[Data listing Boundary: Start]

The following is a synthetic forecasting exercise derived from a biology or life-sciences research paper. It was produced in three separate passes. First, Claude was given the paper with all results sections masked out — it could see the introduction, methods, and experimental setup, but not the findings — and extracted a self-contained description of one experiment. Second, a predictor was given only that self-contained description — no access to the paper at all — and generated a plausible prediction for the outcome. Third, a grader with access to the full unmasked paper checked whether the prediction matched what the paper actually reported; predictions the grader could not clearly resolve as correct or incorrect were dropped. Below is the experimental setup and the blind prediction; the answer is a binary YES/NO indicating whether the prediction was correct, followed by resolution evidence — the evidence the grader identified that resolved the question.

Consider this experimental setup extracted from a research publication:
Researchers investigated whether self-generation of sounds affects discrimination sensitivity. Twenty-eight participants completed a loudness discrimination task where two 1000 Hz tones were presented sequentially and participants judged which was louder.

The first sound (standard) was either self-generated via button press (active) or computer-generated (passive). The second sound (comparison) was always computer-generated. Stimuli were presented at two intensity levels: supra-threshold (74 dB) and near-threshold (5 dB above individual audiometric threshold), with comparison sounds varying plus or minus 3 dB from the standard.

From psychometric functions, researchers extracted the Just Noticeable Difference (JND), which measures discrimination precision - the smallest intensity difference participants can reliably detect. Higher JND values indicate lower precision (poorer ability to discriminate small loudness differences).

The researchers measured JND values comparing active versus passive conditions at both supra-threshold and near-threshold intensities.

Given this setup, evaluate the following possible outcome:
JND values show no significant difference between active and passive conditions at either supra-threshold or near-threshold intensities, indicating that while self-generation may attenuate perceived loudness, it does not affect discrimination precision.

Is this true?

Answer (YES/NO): YES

[Data listing Boundary: End]

> _Prompt_
What you give back should be the lines from the one with "The researchers measured" to the end of the data, copied exactly, both ends included.

> _Output of the exercise_
The researchers measured JND values comparing active versus passive conditions at both supra-threshold and near-threshold intensities.

Given this setup, evaluate the following possible outcome:
JND values show no significant difference between active and passive conditions at either supra-threshold or near-threshold intensities, indicating that while self-generation may attenuate perceived loudness, it does not affect discrimination precision.

Is this true?

Answer (YES/NO): YES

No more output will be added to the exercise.